*** Opening of Text section ***

The speed of this cycle was unprecedented. From the first hike on March 16, 2022, to the peak effective rate of 5.33% in August 2023, the Fed raised rates by 525 basis points in sixteen months. Volcker's famous 1979–81 tightening moved 1,000 basis points — but it started from 10%, not zero, and markets in 1979 were structured to absorb rate shocks. Powell's hikes hit a financial system that had known nothing but ultra-low rates for fourteen years. That three major banks failed and the broader economy survived without recession may be the most remarkable outcome of the entire seventy-two-year story told in this series.
This series began in 1954, when William McChesney Martin set the Fed Funds rate at 0.80% and compared his job to taking away the punch bowl. It ends in 2026, with the rate at 3.64% and the same fundamental question unresolved: how high should interest rates be? Martin thought he knew — high enough to restrain speculation, low enough to sustain growth. Burns proved that political pressure could override that judgment. Volcker proved that it took 20% rates to fix the damage. Greenspan proved that low rates could inflate asset bubbles. Bernanke proved that zero rates were possible. And Powell proved that the consequences of zero — $5 trillion in stimulus, 9% inflation, the fastest hiking cycle in history — were more dramatic than anyone had imagined.

*** Close of Text section ***
*** Opening of Given entries ***

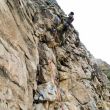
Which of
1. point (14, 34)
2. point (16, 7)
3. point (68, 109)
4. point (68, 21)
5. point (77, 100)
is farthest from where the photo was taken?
point (68, 21)

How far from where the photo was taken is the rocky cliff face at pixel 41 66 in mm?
16531

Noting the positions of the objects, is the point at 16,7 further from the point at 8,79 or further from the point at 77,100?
the point at 77,100

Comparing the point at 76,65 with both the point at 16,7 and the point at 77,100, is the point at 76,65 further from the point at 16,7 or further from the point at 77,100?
the point at 16,7

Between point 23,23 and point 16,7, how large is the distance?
1.20 m

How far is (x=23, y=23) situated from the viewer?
797 inches

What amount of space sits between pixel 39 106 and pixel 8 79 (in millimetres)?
4832

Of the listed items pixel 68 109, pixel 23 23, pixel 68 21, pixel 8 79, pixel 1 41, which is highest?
pixel 68 21

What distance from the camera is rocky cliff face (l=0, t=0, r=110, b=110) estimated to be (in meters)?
16.5

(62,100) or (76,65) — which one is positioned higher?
(76,65)

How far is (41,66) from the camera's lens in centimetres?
2239

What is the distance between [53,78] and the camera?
75.2 feet

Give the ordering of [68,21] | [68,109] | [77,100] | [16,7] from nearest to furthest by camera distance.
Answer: [16,7]
[68,109]
[77,100]
[68,21]

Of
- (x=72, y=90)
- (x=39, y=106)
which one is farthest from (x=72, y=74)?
(x=39, y=106)

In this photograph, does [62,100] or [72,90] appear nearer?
[62,100]
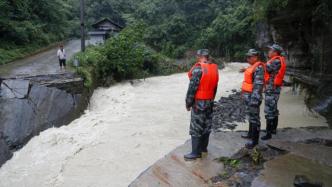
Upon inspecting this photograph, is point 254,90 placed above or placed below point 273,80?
below

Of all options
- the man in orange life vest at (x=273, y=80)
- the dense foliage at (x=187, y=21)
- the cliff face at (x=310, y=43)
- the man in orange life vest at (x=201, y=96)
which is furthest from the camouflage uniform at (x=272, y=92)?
the dense foliage at (x=187, y=21)

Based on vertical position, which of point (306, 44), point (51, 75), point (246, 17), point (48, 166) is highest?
point (246, 17)

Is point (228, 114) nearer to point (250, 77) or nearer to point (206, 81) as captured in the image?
point (250, 77)

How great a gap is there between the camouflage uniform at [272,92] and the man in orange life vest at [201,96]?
4.53 ft

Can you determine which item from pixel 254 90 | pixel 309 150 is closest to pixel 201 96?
pixel 254 90

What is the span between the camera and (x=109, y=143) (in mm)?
9750

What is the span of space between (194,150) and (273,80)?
2.12 metres

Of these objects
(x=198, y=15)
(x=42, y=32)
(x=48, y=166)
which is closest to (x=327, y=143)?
(x=48, y=166)

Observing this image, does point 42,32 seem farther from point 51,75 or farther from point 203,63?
point 203,63

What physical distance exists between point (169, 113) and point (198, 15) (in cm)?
3644

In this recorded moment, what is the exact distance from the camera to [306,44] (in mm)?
13797

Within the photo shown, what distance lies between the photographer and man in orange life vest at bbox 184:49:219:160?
594 centimetres

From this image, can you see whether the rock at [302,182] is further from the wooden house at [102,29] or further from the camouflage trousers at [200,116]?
the wooden house at [102,29]

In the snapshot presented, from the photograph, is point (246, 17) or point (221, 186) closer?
point (221, 186)
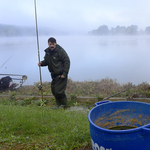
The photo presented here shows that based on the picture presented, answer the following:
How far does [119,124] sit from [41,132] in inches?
54.5

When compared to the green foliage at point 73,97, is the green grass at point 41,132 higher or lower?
higher

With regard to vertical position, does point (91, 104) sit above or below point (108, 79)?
below

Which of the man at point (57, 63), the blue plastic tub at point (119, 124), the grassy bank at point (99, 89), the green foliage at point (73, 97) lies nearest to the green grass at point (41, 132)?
the blue plastic tub at point (119, 124)

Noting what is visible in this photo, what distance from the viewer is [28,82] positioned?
8211 millimetres

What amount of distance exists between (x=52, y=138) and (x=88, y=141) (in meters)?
0.57

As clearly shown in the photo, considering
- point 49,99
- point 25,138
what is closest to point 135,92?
point 49,99

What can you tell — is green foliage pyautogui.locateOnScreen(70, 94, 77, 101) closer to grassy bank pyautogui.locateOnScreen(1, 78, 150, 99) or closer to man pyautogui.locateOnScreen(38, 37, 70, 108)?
grassy bank pyautogui.locateOnScreen(1, 78, 150, 99)

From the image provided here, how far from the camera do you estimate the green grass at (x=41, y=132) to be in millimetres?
2410

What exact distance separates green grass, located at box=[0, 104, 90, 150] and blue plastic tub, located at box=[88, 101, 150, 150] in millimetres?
582

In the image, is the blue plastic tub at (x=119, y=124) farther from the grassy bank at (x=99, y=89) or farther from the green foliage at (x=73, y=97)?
the green foliage at (x=73, y=97)

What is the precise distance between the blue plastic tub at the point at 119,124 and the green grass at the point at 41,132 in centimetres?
58

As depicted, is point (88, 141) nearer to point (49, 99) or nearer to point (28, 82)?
point (49, 99)

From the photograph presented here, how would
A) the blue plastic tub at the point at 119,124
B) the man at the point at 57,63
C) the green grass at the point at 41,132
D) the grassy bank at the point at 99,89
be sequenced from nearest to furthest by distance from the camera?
the blue plastic tub at the point at 119,124, the green grass at the point at 41,132, the man at the point at 57,63, the grassy bank at the point at 99,89

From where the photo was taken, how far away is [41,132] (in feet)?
9.35
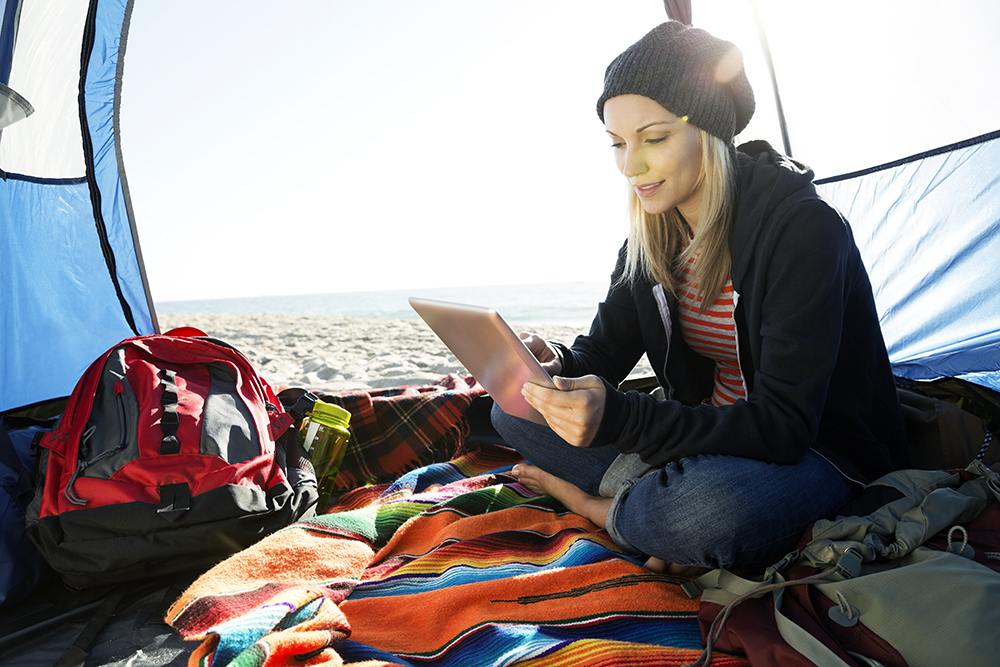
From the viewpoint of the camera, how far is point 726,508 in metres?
1.03

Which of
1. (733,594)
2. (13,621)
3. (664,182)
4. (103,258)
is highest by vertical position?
(664,182)

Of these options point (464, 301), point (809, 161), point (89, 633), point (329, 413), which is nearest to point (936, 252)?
point (809, 161)

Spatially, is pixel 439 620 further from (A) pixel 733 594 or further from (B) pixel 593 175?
(B) pixel 593 175

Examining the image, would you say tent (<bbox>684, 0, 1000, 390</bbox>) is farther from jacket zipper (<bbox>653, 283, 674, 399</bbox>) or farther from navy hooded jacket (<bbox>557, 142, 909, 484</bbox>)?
jacket zipper (<bbox>653, 283, 674, 399</bbox>)

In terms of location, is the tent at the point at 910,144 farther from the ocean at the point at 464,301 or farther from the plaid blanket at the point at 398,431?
the ocean at the point at 464,301

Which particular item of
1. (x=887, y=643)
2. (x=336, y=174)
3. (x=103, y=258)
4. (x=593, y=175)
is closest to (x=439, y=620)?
(x=887, y=643)

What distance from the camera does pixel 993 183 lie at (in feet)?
5.43

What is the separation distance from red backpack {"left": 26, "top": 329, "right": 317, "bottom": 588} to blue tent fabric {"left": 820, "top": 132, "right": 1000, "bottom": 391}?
1.80m

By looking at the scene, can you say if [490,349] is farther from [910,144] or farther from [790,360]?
[910,144]

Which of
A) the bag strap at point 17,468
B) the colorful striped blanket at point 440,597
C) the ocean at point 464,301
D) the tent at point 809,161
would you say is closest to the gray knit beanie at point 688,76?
the tent at point 809,161

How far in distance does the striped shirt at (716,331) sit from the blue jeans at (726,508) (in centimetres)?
25

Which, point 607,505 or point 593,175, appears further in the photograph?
point 593,175

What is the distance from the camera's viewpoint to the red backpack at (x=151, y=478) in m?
1.25

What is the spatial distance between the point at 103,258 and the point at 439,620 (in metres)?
1.76
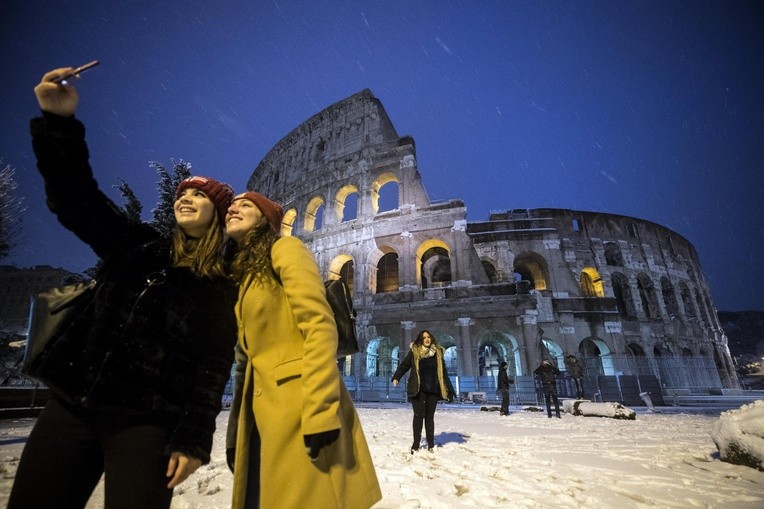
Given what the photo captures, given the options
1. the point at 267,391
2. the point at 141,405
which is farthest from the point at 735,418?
the point at 141,405

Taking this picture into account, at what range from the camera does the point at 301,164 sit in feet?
82.6

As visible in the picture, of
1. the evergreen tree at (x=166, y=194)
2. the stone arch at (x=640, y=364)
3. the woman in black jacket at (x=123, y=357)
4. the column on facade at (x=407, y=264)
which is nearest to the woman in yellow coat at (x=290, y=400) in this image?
the woman in black jacket at (x=123, y=357)

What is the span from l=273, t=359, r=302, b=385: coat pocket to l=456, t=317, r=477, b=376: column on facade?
50.6 ft

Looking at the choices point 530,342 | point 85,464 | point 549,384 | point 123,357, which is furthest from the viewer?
point 530,342

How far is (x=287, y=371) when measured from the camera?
1.34 m

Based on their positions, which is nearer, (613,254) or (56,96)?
(56,96)

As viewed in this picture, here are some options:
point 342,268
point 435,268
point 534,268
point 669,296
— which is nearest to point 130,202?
point 342,268

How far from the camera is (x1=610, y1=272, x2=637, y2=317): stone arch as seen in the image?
22.3 m

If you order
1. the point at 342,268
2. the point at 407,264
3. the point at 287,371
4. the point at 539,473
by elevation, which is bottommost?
the point at 539,473

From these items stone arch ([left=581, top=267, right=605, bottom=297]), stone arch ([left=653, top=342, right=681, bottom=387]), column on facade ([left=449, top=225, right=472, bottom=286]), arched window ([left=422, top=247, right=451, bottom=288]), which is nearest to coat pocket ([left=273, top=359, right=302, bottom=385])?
column on facade ([left=449, top=225, right=472, bottom=286])

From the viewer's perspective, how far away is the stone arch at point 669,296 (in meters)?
24.3

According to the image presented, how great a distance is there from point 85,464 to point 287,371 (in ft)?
2.36

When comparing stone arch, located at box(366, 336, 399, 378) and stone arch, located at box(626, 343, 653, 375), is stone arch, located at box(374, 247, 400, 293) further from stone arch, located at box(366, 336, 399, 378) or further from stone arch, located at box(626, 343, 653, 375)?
stone arch, located at box(626, 343, 653, 375)

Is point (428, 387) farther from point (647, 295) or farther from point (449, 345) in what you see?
point (647, 295)
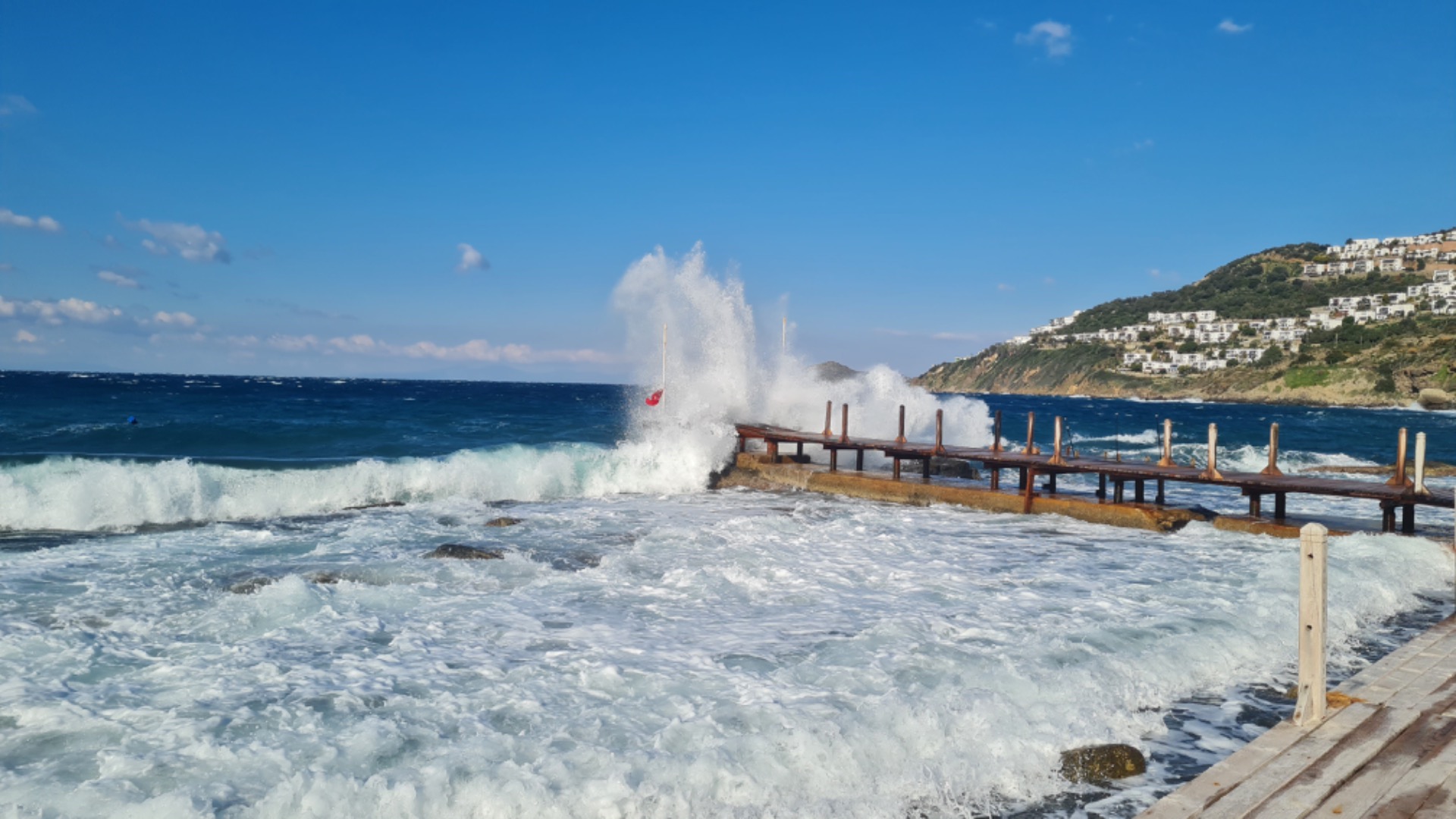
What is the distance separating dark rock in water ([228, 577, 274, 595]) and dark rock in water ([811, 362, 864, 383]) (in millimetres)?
20546

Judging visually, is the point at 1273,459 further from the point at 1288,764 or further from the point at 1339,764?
the point at 1288,764

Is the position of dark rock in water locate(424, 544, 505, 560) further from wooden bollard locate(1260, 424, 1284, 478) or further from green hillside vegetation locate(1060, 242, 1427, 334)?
green hillside vegetation locate(1060, 242, 1427, 334)

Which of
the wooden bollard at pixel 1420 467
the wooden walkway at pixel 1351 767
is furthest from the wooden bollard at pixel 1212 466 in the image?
the wooden walkway at pixel 1351 767

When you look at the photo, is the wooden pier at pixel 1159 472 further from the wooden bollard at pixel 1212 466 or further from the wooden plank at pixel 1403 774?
the wooden plank at pixel 1403 774

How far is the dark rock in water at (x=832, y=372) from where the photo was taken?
29.2 meters

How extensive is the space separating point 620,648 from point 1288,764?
500cm

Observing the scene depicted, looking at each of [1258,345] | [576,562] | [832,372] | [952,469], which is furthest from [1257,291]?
[576,562]

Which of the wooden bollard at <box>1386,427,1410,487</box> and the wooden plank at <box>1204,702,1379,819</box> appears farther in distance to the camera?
the wooden bollard at <box>1386,427,1410,487</box>

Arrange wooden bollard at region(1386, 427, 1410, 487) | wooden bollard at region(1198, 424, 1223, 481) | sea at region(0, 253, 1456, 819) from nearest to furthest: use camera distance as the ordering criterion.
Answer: sea at region(0, 253, 1456, 819) < wooden bollard at region(1386, 427, 1410, 487) < wooden bollard at region(1198, 424, 1223, 481)

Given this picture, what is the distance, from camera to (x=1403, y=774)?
4.45 meters

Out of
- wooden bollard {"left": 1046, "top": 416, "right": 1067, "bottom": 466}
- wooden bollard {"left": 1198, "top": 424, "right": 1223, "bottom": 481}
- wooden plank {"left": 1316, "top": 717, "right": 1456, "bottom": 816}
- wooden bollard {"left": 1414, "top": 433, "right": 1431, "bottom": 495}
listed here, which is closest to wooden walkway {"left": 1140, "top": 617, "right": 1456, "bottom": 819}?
wooden plank {"left": 1316, "top": 717, "right": 1456, "bottom": 816}

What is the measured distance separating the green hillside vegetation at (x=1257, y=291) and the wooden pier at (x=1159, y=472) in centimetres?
11829

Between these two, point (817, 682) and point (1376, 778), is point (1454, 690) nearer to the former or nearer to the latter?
point (1376, 778)

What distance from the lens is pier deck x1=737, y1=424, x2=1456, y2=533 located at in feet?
45.2
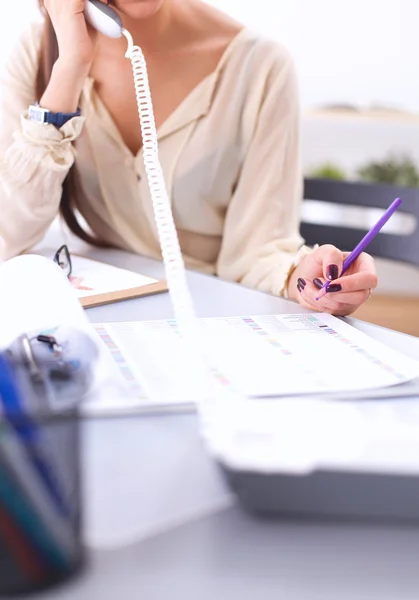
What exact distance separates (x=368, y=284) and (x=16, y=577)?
0.55 metres

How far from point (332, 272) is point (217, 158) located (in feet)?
1.46

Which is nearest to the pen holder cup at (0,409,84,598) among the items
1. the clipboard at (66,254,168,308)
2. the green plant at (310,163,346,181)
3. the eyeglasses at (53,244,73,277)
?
the clipboard at (66,254,168,308)

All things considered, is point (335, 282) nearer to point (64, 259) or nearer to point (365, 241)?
point (365, 241)

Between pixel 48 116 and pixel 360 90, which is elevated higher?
pixel 48 116

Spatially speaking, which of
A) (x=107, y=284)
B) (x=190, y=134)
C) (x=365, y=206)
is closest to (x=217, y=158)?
(x=190, y=134)

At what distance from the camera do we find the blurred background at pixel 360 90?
2615 millimetres

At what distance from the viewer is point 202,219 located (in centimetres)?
123

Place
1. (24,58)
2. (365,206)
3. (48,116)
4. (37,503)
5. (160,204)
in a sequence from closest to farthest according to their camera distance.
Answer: (37,503) < (160,204) < (48,116) < (24,58) < (365,206)

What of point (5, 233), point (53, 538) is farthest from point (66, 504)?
point (5, 233)

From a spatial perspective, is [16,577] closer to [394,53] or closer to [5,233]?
[5,233]

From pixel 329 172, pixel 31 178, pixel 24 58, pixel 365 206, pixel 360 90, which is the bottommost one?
pixel 329 172

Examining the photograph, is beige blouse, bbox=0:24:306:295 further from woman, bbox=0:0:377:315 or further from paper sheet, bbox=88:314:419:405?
paper sheet, bbox=88:314:419:405

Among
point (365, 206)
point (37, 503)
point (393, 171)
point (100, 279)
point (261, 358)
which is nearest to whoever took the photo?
point (37, 503)

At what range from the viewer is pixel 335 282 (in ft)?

*** Close of Given entries ***

▶ [Work task A] Do these statements agree with the Federal Reserve passage? Answer yes or no for each and quote the deciding words. (i) The Fed raised rates by 525 basis points in sixteen months. (ii) Volcker's tightening began from a rate of zero. (iii) The series ends with the Fed Funds rate at 0.80%.
▶ [Work task B] According to the Federal Reserve passage, what Fed Funds rate did William McChesney Martin set in 1954?
Rely only on the Federal Reserve passage, not on the listing.

▶ [Answer space A]
(i) Yes: "the Fed raised rates by 525 basis points in sixteen months"
(ii) No: "but it started from 10%, not zero"
(iii) No: "It ends in 2026, with the rate at 3.64%"

▶ [Answer space B] 0.80%